Regarding the serum metabolites of the broilers, the LPS injections were expected to induce hypolipidemia and hypoglycemia [28]. In addition, an increase in MDA was expected in association with the LPS challenge [36]. MDA is a key indicator of lipid peroxidation, with elevated concentrations reflecting increased oxidative stress in the organism [37]. However, in the present study, the LPS challenge did not influence the serum levels of glucose, triglycerides, or MDA. Furthermore, CAP supplementation did not affect the levels of these metabolites in the serum of the broilers. This result is similar to those reported by Kreuz et al. [4] with supplementation of 1 and 2 mg of CAP/kg feed. This contrasts with a recent study where Zanotto et al. [16] observed a reduction in thiobarbituric acid levels in the serum and breast meat of turkeys fed diets supplemented with 4 mg CAP/kg feed.

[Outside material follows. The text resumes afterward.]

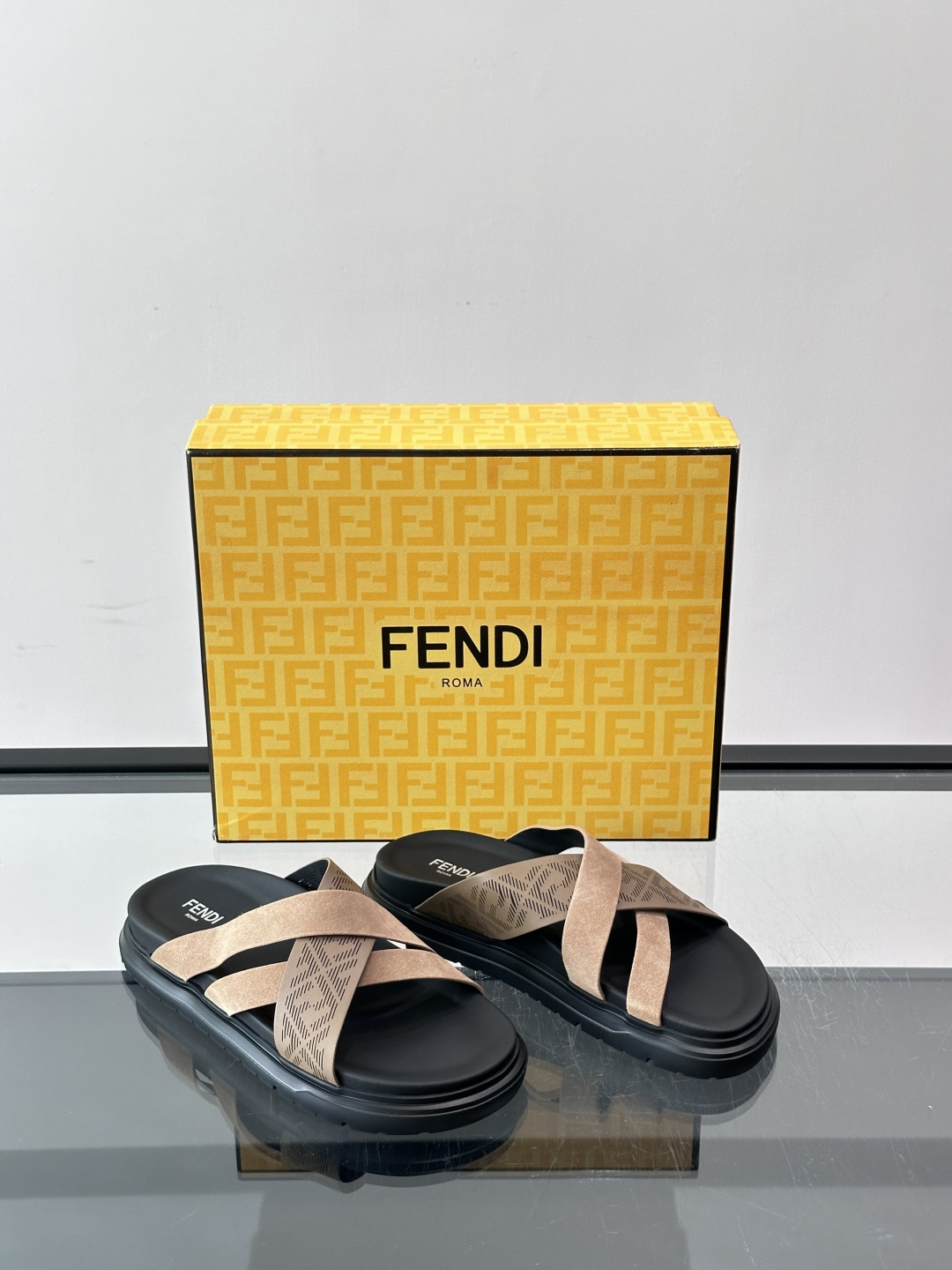 FEND*新款男士休闲拖鞋 真皮拼接老花牛仔面料真皮垫脚   加经典老花面印花 时尚稳重大气 鞋型非常包脚舒适  橡胶防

Oxidative stress can compromise cellular integrity by promoting lipid peroxidation, protein and DNA damage, and apoptotic processes [38]. However, the burden of reactive oxygen species (ROS) production can be counteracted by an antioxidant defense system, including the enzymes SOD and CAT. The LPS challenge normally increases the production of ROS in broilers and suppresses the activity of SOD and CAT in the serum, liver, and total antioxidant capacity in broilers [34,36]. Contrary to this, CAP supplementation did not restore the mRNA expression of SOD and CAT, both of which were reduced by the LPS challenge. These results contrast with those of Kreuz et al. [4], who reported that supplementation with 1 or 2 mg CAP/kg of diet enhanced SOD expression in the jejunum of broilers. However, the differences in antioxidant capacity in response to CAP supplementation may be attributed to the differing ages of the broilers in that study compared to the present one.

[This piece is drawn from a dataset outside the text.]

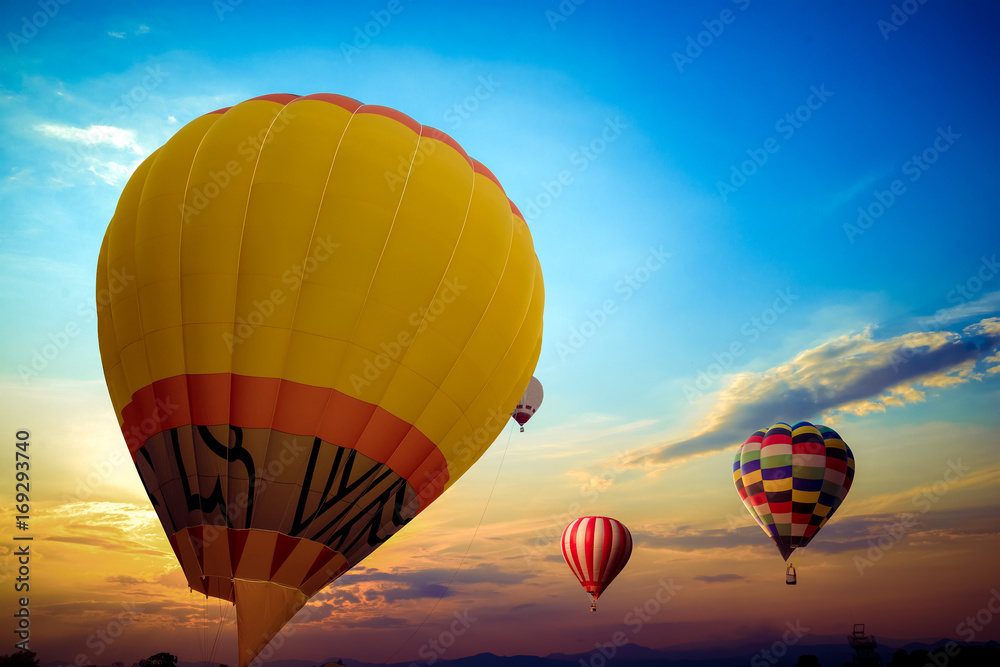 Obraz premium Colorful hot air balloon flying on sky at sunset. travel and air transportation concept. balloon carnival in Thailand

The inflammatory response of broilers can be measured from the increase in the production of NF-κB and by increased serum concentrations of cytokines, such as TNF-α, IL-1β, IL-6, and IL-10 [39]. However, in the present study, neither the LPS challenge nor CAP supplementation changed the mRNA expression of NF-κB, IL-1β, or IL-10 in the jejunum of the broilers. These results also contrast with Kreuz et al. [4], who reported a reduction in the expression of NF-κB mRNA in the jejunum of broiler chickens receiving 1 and 2 mg of CAP/kg diet. In addition, Liu et al. [40] observed lower levels of the pro-inflammatory cytokine IL-1β in the serum of broilers fed a natural capsaicin extract.

5. Conclusions

Dietary supplementation with 1 mg CAP/kg feed partially mitigates the negative effects of LPS-induced inflammation in broiler chickens. CAP improves the growth performance and jejunal morphometry of LPS-challenged broilers. However, this level of supplementation does not influence the expression of genes related to oxidative and inflammatory stress in the jejunum of these birds. Although the levels of capsaicin supplementation in this study did not influence the expression of genes related to oxidative and inflammatory stress in the jejunum of the broilers, future studies should assess capsaicin supplementation under heat stress conditions. Heat stress is a global issue in poultry farming, and as climate change intensifies, it is important to research ways to mitigate its negative effects in poultry production systems, using nutritional interventions. Overall, this study provides valuable information that will serve as a basis for future studies assessing the impact of capsaicin supplementation in poultry.